* **Zielsetzungen**:
a) Nennen Sie alle Tätigkeiten, die Pferde laut dem Auszug zur Weidehaltung von Pferden auf der Weide ausführen können, wann immer sie mögen.
b) Liefern Sie die Fortsetzung des Auszugs zur Weidehaltung von Pferden im Anschluss an dessen letzte Zeile.

* **Quellenauszug**:
——————

Text: Andreas Ackenheil, Rechtsanwalt           Foto: www.slawik.com

Es steht außer Frage, dass ganzjährige Weidehaltung eine ­sehr artgerechte Pferdehaltung darstellt. Pferde können bei ­Weidehaltung ihr arttypisches Verhaltensrepertoire ausleben und sind deshalb oft gesünder und ausgeglichener. Sie können fressen, trinken und sich auf der Weide wälzen, wann immer sie mögen. Außerdem ist eines der Hauptargumente, welches für die Weidehaltung spricht, der Sozialkontakt zu anderen Pferden. Unter den Pferden baut sich eine Herdenhierarchie auf, die sich jedoch immer wieder neu verschieben kann – gerade wenn ein Pferd neu in die Gruppe eingeführt wird. Schnell kann es hierbei zu Streitigkeiten kommen. Aber es gibt auch Fälle, bei denen sich ein Pferd ohne Kontakt zu Artgenossen auf der Weide verletzt hat.

Wer haftet bei einem Schaden?

——————

Einträge der Sammlung

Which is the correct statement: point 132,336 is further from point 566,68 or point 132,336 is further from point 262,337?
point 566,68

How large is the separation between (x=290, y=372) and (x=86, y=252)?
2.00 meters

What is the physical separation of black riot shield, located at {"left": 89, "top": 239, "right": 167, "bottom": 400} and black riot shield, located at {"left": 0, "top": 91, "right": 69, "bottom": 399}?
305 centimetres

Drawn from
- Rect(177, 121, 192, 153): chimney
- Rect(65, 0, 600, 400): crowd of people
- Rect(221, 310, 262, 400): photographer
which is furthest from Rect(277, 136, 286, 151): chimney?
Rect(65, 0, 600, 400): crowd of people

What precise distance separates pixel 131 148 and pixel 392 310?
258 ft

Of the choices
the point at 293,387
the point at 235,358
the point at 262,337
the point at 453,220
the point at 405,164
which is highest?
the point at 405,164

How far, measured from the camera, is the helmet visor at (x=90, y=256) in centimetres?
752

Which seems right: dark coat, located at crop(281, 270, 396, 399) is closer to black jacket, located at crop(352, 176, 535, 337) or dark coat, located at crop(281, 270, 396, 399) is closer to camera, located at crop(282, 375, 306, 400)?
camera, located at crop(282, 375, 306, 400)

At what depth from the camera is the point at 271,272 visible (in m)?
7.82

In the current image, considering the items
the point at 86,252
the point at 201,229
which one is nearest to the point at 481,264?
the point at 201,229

——————

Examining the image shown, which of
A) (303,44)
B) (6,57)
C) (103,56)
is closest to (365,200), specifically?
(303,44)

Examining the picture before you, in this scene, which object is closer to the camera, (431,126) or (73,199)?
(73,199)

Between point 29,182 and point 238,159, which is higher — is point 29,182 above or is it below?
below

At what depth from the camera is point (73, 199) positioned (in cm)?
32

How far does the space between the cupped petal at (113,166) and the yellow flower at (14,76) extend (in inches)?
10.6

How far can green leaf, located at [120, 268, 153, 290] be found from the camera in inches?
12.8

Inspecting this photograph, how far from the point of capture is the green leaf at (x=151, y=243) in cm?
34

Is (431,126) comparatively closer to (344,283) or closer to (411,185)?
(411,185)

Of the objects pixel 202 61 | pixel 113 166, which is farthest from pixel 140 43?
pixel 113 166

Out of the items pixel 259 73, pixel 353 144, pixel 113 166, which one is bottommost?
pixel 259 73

——————

* **Gelöste Aufgaben**:
a) fressen, trinken, sich auf der Weide wälzen

b)
Kommt ein Pferd auf der Weide zu Schaden, stellt sich natürlich schnell die Frage, wer für die Verletzungen die Verantwortung übernehmen muss: Was passiert, wenn meinem Pferd etwas zustößt? Und wie sieht es mit der Haftung aus, wenn mehrere Pferde auf der Weide stehen und sich gegenseitig verletzen oder gar wenn ein außenstehender Dritter mein Pferd schädigt? Was kann ich dagegen tun, und welche Vorsichtsmaßnahmen sind erlaubt, um meine Weide zu schützen?

Wann spricht man von einem ­Weideunfall?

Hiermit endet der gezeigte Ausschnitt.